Q: Can I have a copy of the software?
A: No. The process is not a software package, but a complete system that requires that a computer or computer network be set up for this purpose – for a particular genre. Most genres are too large to be easily transferable via the Internet. The current video application is many terabytes, and others are many gigabytes.
Q: How long does it take to set up a genre?
A: This completely depends on the complexity of the genre and the quality one is willing to accept for the titles. The earliest genres took several man-years to create before they met industry standards (i.e. to the quality of a human author). The later genres took a matter of months (e.g. cross-word puzzle books). Sometimes the longest part is acquiring and coding domain knowledge (e.g. knowing how a Ph.D. thinks in a particular domain before they author a genre).
Q: How much does it cost to produce a book or other title?
A: Depends on how you define cost. The marginal cost of creating a title in electronic format is the price of the electricity used to create the title, and some small amount of hardware depreciation (maybe around 50 US cents). The average cost, which includes the printing of the book (in paperback), or a game in DVD or CD format (printed on demand), and the overhead to distribute the book can range from around $10 to around $30. The total cost for an entire genre of books, videos, or software games can exceed hundreds of thousands of dollars or more in programming time, database acquisition or licensing, and other overheads.

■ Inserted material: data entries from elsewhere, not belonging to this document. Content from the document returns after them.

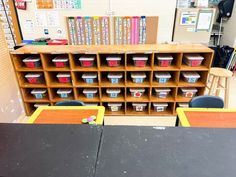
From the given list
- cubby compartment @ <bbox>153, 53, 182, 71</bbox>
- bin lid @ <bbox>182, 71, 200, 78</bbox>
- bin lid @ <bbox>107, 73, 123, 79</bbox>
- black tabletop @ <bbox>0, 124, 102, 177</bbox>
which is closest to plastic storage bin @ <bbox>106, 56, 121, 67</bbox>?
bin lid @ <bbox>107, 73, 123, 79</bbox>

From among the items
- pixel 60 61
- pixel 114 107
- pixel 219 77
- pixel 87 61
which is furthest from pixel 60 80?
pixel 219 77

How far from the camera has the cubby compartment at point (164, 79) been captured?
264cm

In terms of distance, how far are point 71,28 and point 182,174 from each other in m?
3.52

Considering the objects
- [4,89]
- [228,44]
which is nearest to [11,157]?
[4,89]

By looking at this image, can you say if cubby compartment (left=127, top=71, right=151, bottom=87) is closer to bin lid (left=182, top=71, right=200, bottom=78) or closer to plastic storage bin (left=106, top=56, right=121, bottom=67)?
plastic storage bin (left=106, top=56, right=121, bottom=67)

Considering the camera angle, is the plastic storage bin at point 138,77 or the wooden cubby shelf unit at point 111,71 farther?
the plastic storage bin at point 138,77

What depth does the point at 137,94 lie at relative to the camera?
2.78 m

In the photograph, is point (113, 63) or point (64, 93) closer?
point (113, 63)

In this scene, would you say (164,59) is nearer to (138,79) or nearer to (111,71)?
(138,79)

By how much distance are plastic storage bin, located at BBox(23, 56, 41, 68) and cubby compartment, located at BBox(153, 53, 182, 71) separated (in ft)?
5.33

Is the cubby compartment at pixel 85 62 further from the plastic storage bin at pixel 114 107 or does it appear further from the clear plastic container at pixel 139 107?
the clear plastic container at pixel 139 107

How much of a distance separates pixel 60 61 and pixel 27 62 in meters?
0.46

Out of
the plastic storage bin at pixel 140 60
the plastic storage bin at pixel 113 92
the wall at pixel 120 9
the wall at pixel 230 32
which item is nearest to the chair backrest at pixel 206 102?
the plastic storage bin at pixel 140 60

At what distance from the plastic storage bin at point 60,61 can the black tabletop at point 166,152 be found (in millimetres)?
1743
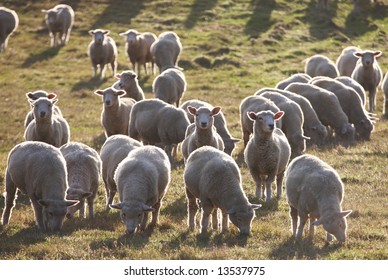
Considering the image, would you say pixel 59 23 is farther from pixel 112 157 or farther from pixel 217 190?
pixel 217 190

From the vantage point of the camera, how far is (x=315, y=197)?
10125 millimetres

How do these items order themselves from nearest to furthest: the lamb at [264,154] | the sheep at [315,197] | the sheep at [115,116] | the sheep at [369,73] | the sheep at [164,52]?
the sheep at [315,197]
the lamb at [264,154]
the sheep at [115,116]
the sheep at [369,73]
the sheep at [164,52]

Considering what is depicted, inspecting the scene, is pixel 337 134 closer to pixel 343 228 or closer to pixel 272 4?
pixel 343 228

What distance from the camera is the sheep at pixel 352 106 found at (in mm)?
18875

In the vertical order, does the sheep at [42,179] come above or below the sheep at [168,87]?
above

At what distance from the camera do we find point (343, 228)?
998 cm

Once a large sum of sunk costs are expended, the marginal costs are minimal. For video or high-end gaming, the costs can be very high; with the budget to create a single traditional 3D animated movie, however, one can use this approach to create thousands of titles within a given video genre.
Q: Is this really that complicated?
A: It depends on the genre and format. During early genres it was found that rather complicated issues were simple to implement (e.g. Bayesian econometrics), and logically simple things were nearly impossible to implement (e.g. getting Windows to behave well when indenting certain graphics, or rendering in DirectX). In general, Joseph Weizenbaum says it all:
'It is said that to explain is to explain away. This maxim is nowhere so well fulfilled as in the area of computer programming, especially in what is called heuristic programming and artificial intelligence. For in those realms machines are made to behave in wondrous ways, often sufficient to dazzle even the most experience observer. But once a particular program is unmasked, once its inner workings are explained in language sufficiently plain to induce understanding, its magic crumbles away; it stands revealed as a mere collection of procedures, each quite comprehensible. The observer says to himself, "I could have written that." With that thought he moves the program in question from the shelf marked "intelligent" to that reserved for curios, fit to be discussed only with people less enlightened than he.'
Q: Professor Parker’s patent mentions the word “original”? What does that really mean?
A: From a pragmatic point of view, if one title borrows from another to a sufficiently large degree (especially without citation), it might be considered un-original, if not plagiaristic. If the two titles have so little in common that they do not seem to borrow from each other, one might say they are originals (e.g. a romance novel that has a formulaic plot, but uses different sentences and paragraphs that do not overlap to any noticeable degree with an existing romance novel with exactly the same plot). This form of originality is seen often in television game shows. Each episode is original, but each episode uses the same segment sequences. Original, but not that creative from one episode to the next. The genre in its entirety, however, can have a very creative result.
Q: Will this make human authorship obsolete?
A: Potentially yes, for at least the formulaic or mundane forms of human authorship, or human authorship for genres that are uneconomical otherwise. Which genres of authorship (in video, text, or other formats) are not formulaic enough to be automated? Time will tell.